**Instructions for the task**
Copy the listing below word for word, starting at the line that contains "In the context" and continuing through the last line of the listing.

-- Entries provided start --

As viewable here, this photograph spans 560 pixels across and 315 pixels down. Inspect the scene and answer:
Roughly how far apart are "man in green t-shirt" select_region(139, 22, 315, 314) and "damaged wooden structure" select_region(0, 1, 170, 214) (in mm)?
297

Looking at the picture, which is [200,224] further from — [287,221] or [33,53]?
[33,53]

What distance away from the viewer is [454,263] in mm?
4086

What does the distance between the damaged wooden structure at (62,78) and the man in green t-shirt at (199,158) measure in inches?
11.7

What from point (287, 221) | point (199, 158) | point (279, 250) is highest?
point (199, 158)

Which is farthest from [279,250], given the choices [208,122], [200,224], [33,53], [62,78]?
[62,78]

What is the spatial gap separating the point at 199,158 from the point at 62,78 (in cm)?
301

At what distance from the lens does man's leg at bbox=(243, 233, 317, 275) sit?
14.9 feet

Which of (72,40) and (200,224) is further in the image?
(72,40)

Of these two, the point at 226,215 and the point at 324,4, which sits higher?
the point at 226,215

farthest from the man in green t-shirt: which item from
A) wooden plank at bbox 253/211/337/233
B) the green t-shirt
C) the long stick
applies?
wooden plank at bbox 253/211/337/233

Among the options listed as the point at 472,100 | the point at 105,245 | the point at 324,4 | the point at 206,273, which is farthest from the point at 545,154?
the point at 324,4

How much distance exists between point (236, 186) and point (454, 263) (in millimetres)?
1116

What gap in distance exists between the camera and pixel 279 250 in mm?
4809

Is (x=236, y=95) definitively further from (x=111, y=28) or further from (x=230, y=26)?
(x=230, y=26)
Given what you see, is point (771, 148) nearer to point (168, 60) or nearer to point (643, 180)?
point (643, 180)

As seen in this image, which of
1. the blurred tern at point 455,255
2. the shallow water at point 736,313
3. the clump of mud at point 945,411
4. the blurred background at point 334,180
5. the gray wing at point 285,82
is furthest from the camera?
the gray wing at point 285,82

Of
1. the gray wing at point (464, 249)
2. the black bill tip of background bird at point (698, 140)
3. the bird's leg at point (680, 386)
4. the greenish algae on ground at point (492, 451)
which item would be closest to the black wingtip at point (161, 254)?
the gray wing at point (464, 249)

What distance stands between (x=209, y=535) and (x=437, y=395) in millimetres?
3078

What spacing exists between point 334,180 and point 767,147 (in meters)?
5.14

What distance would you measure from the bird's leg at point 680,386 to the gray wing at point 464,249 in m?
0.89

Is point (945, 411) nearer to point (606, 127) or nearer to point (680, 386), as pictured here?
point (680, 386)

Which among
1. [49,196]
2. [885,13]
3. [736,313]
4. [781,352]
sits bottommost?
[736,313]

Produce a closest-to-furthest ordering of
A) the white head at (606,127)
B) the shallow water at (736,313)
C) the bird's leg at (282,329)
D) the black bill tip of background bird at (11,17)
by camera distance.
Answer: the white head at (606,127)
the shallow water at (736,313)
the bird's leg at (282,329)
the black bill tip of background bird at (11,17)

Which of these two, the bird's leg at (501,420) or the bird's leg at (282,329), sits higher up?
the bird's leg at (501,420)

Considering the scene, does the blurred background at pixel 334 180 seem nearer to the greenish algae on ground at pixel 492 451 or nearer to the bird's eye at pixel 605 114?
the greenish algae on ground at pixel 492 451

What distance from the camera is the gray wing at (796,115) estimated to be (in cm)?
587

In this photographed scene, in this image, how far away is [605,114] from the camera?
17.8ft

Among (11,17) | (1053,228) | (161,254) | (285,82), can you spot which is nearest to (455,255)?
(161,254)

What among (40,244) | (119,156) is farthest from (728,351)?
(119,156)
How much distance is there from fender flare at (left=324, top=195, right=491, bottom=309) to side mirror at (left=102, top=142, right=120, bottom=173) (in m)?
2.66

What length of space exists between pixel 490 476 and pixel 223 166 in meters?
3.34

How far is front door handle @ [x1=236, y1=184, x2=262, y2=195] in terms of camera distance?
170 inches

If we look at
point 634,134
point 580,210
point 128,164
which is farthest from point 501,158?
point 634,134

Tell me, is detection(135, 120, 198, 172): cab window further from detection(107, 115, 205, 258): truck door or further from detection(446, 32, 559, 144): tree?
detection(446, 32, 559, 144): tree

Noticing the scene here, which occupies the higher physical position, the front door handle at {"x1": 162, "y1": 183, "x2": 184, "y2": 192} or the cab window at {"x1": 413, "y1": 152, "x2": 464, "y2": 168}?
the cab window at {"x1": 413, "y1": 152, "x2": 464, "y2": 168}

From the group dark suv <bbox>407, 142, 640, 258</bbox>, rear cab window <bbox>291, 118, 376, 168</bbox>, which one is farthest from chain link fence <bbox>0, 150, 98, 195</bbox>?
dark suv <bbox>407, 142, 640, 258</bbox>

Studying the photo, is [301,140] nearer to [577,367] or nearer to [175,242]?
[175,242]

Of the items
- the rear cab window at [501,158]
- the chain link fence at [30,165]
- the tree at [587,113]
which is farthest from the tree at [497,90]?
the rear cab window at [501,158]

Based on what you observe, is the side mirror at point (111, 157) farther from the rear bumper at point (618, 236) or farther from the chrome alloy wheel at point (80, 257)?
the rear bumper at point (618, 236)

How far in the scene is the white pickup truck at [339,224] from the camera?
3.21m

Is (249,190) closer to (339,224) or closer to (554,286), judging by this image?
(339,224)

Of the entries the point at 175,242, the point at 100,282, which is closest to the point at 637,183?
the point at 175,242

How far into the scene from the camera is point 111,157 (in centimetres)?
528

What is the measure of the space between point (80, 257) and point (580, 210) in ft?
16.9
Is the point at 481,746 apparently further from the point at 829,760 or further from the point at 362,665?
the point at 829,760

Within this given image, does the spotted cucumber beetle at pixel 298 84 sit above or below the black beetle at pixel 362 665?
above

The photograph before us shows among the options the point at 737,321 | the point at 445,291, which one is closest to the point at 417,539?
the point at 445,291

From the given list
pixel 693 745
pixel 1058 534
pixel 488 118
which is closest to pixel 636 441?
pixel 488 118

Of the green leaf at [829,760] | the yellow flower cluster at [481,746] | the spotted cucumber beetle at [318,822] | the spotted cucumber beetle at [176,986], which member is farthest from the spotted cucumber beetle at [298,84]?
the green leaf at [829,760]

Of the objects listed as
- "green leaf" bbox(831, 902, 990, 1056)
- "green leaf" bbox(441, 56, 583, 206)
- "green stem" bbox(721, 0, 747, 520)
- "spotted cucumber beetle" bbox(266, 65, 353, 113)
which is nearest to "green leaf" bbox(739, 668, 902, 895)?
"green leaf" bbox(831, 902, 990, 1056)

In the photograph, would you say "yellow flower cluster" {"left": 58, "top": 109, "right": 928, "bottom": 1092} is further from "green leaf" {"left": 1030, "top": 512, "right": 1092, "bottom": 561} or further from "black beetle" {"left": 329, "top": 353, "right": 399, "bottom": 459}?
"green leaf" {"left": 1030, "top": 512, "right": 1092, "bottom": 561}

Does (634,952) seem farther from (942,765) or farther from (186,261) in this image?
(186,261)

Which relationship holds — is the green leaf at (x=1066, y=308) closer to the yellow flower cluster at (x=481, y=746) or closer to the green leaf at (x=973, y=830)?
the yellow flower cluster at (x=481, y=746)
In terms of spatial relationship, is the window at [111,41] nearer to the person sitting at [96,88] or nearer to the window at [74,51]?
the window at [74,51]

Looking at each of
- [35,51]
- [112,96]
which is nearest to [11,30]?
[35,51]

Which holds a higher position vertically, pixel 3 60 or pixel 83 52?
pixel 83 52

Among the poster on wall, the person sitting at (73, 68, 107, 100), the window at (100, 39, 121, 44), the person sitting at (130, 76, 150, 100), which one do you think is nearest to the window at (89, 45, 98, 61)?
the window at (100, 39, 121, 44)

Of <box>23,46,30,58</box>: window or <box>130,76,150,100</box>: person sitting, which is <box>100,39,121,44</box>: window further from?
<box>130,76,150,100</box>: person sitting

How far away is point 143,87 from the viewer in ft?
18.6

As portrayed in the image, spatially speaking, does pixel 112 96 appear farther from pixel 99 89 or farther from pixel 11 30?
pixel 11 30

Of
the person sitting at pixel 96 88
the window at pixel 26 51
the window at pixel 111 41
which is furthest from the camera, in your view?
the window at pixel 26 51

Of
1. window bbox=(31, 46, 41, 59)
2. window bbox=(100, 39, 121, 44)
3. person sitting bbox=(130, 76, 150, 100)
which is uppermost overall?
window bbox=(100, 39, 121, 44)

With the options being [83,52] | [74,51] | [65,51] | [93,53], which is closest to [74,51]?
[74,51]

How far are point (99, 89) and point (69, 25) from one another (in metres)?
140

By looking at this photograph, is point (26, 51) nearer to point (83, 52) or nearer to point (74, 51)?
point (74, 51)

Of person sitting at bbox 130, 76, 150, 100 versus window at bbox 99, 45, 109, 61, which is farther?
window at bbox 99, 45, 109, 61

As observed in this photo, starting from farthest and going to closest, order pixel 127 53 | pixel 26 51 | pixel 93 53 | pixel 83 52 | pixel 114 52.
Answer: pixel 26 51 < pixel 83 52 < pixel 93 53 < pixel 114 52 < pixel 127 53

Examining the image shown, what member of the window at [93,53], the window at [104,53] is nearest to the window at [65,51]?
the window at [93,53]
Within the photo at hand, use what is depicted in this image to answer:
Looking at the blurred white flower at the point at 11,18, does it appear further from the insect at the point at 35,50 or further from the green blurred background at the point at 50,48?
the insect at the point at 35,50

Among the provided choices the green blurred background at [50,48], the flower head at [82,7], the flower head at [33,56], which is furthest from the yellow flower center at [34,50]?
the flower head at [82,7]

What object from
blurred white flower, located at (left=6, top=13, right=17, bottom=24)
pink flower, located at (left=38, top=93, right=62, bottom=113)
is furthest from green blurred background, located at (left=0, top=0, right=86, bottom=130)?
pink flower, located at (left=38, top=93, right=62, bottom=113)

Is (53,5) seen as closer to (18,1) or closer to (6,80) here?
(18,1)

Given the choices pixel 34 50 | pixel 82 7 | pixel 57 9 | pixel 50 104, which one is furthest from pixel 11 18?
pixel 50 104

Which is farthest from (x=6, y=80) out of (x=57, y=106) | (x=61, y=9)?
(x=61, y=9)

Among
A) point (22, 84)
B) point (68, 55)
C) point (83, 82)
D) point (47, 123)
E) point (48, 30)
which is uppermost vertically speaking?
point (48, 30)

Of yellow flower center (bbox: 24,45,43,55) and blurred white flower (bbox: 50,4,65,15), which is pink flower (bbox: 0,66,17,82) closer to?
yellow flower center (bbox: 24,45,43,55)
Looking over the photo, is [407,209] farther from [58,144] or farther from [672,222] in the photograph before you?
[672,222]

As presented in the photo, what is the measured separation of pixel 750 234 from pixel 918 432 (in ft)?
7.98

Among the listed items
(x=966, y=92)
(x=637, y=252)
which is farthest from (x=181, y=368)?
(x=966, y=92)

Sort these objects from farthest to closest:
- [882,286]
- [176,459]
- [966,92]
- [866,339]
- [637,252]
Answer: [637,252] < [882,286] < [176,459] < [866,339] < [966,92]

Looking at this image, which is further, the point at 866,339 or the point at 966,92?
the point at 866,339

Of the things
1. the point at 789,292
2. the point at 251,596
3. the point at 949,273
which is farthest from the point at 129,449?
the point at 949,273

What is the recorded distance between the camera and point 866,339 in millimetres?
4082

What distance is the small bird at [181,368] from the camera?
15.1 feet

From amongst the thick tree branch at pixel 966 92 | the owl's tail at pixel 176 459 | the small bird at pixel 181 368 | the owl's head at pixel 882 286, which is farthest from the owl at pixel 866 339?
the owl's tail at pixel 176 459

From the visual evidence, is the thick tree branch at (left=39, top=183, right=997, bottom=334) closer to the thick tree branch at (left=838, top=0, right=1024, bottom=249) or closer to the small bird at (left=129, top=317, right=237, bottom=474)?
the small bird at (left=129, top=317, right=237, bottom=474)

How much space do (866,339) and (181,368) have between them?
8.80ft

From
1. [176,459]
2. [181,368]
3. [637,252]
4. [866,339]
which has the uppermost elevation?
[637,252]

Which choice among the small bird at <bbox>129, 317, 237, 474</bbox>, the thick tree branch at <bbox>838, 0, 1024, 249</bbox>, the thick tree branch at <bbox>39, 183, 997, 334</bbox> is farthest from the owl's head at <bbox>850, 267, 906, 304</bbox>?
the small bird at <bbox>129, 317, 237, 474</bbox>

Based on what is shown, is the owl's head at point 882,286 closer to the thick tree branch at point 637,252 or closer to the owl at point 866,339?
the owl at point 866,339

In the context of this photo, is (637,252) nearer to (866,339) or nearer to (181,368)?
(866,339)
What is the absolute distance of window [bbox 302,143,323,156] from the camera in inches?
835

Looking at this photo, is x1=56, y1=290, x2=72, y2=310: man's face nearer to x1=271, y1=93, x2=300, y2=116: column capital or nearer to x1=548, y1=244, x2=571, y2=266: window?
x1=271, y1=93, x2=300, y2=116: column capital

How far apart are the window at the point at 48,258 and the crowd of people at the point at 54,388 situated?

-- Entries provided end --

**Worked answer**
In the context of this photo, is (637,252) nearer to (866,339) or nearer to (181,368)?
(866,339)
What is the absolute distance of window [bbox 302,143,323,156] from the camera in inches?
835

Looking at this photo, is x1=56, y1=290, x2=72, y2=310: man's face nearer to x1=271, y1=93, x2=300, y2=116: column capital or nearer to x1=548, y1=244, x2=571, y2=266: window?
x1=271, y1=93, x2=300, y2=116: column capital

How far apart are the window at the point at 48,258 and the crowd of people at the point at 54,388 situated?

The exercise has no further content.